Suasana di Lapas Sialang Bungkuk, kota Pekanbaru, provinsi Riau (foto: Antara).

Jumlah narapidana yang melebihi kapasitas di lapas dan rutan di Indonesia dinilai bisa dikurangi dengan berbagai hukuman alternatif selain masuk penjara. Sayangnya, meskipun sudah berlaku sejak lama, aparat penegak hukum di Indonesia tidak menerapkan ini secara optimal.

Membludaknya jumlah narapidana melebihi kapasitas lapas dan rutan di Indonesia sebenarnya bukan hal baru. Permasalahan ini sudah terjadi bertahun-tahun karena aparat penegak hukum di Indonesia cenderung mengutamakan pidana penjara sebagai efek jera bagi seseorang yang tersangkut kasus hukum.

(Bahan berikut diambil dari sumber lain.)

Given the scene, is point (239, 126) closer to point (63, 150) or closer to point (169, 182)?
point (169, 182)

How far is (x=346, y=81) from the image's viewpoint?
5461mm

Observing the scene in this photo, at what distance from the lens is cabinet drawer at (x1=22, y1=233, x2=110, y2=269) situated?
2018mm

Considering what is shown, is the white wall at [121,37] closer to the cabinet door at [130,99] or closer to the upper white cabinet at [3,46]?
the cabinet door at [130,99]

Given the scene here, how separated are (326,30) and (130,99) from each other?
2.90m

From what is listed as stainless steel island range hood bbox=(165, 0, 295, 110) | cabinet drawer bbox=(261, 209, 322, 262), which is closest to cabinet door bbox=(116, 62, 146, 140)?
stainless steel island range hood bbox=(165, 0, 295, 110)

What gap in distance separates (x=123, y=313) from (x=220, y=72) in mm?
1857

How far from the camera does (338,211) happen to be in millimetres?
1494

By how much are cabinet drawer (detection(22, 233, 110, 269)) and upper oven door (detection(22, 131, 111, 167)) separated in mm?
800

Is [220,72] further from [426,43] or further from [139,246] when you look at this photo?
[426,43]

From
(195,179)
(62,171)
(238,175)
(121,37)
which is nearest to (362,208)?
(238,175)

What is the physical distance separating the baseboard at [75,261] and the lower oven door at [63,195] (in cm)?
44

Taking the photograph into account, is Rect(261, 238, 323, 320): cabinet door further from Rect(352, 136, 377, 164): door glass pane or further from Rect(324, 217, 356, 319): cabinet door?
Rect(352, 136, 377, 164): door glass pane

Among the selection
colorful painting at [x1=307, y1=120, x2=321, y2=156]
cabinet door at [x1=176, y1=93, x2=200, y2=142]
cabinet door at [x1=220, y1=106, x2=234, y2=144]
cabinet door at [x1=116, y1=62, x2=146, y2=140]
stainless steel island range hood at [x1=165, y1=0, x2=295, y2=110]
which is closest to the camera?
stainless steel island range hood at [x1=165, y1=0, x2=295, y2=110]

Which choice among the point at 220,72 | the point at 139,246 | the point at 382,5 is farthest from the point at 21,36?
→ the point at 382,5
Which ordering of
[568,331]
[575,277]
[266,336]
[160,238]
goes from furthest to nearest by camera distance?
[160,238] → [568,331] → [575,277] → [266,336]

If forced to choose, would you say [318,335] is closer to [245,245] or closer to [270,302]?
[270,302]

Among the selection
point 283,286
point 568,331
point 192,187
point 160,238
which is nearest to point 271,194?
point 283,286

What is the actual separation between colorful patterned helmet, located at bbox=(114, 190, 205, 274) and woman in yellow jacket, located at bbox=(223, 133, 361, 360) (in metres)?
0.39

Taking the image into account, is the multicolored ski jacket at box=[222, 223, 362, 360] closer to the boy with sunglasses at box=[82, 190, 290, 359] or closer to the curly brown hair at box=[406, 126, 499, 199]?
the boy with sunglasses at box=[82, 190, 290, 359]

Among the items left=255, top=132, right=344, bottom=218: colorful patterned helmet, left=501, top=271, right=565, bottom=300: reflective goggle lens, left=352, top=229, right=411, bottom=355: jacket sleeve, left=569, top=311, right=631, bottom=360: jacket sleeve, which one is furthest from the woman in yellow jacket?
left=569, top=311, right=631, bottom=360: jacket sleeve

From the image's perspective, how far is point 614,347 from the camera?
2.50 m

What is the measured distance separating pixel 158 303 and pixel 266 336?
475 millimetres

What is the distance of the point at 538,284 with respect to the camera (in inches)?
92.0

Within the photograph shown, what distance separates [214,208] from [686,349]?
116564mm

Peneliti Institute for Criminal Justice Reform (ICJR) Genoveva Alicia dalam konferensi pers di Jakarta, Rabu (27/2), mengatakan berdasarkan data dari Dirjen Permasyarakatan per Januari 2019, jumlah penghuni rutan dan lapas sudah mencapai 203 persen dari kapasitas yang ada. Hal ini dikarenakan besarnya persentase penggunaan penjara dalam peraturan perundang-undangan dan penjatuhan pidana penjara tidak diimbangi dengan sarana dan prasarana yang mencukupi. Ditambahkannya pidana penjara sebagai ancaman pidana ada dalam banyak peraturan perundang-undangan.

"Pandangan seperti itu yang kemudian mendarah-daging pada aparat penegak hukum, sehingga ukuran keberhasilan pemidanaan adalah ketika aparat penegak hukum berhasil menjatuhkan pidana penjara. Dan memang kebijakan pemidanaan penjara di Indonesia sendiri akhir-akhir ini mengutamakan pada pemenjaraan. Data Badan Pembinaan Hukum Nasional BPHN menunjukkan sepanjang reformasi ada 654 perbuatan pidana yang kemudian diancam dengan pidana penjara. Dalam KUHP sendiri pidana penjara disebut sebanyak 485 kali, jadi bisa dikatakan hampir semua tindak pidana yang ada di Indonesia, itu diancam dengan pidana penjara," kata Genoveva.

Menurutnya, yang dilakukan pemerintah untuk mengatasi over kapasitas ini hanya sebatas membangun rutan dan lapas baru. Namun solusi ini tidak serta merta menyelesaikan permasalahan tersebut karena jumlah penghuni pun terus bertambah sedangkan pembangunan rutan dan lapas baru kadang terbentur dengan anggaran yang ada.

Pembinaan masyarakat di dalam lapas dan rutan tidak maksimal karena lapas penuh sesak, sementara jumlah petugas Pembina di penjara sangat kurang.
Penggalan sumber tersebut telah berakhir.